Problem to work on: From the data underneath, reproduce exactly the stretch that begins at the line with "United States, site" and ends after the line with "genus: Damaliscus".

Information supplied:

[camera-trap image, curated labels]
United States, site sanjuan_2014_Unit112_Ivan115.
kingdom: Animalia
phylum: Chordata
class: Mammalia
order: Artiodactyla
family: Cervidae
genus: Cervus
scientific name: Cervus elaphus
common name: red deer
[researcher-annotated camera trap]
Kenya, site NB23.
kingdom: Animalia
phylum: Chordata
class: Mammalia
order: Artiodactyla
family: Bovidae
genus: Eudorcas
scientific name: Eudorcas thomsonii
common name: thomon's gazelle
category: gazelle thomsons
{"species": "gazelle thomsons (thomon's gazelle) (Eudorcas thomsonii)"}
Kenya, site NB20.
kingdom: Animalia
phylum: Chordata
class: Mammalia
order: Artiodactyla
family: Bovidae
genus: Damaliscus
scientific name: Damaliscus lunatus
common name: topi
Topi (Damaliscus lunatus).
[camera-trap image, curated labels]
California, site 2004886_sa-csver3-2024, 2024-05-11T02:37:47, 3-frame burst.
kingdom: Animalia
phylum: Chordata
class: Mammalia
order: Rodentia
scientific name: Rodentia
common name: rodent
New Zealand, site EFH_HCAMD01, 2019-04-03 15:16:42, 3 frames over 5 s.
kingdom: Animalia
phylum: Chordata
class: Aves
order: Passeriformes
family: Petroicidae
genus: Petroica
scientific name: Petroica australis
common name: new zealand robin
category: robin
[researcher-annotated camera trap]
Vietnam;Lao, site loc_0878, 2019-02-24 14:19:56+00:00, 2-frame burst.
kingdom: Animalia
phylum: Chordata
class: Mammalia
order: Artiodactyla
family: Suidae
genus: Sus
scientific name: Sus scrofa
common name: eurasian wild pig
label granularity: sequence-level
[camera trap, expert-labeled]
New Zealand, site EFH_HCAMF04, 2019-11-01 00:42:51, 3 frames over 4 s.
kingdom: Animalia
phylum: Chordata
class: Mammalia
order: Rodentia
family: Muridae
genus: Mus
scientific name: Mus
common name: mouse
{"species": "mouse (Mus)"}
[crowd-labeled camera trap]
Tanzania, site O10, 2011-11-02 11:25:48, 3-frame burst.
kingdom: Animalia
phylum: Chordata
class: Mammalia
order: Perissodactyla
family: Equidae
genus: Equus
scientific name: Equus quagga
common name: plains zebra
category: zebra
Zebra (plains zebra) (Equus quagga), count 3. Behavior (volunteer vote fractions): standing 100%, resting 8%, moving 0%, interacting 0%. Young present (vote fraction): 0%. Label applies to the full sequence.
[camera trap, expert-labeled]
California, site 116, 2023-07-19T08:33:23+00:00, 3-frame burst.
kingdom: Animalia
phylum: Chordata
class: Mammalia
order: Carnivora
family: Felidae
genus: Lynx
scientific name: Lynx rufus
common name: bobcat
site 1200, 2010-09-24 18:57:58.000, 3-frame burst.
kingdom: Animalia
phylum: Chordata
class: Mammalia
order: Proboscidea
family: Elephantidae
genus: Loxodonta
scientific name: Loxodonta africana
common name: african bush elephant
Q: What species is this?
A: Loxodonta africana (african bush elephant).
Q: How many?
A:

Response box:
United States, site sanjuan_2014_Unit112_Ivan115.
kingdom: Animalia
phylum: Chordata
class: Mammalia
order: Artiodactyla
family: Cervidae
genus: Cervus
scientific name: Cervus elaphus
common name: red deer
[researcher-annotated camera trap]
Kenya, site NB23.
kingdom: Animalia
phylum: Chordata
class: Mammalia
order: Artiodactyla
family: Bovidae
genus: Eudorcas
scientific name: Eudorcas thomsonii
common name: thomon's gazelle
category: gazelle thomsons
{"species": "gazelle thomsons (thomon's gazelle) (Eudorcas thomsonii)"}
Kenya, site NB20.
kingdom: Animalia
phylum: Chordata
class: Mammalia
order: Artiodactyla
family: Bovidae
genus: Damaliscus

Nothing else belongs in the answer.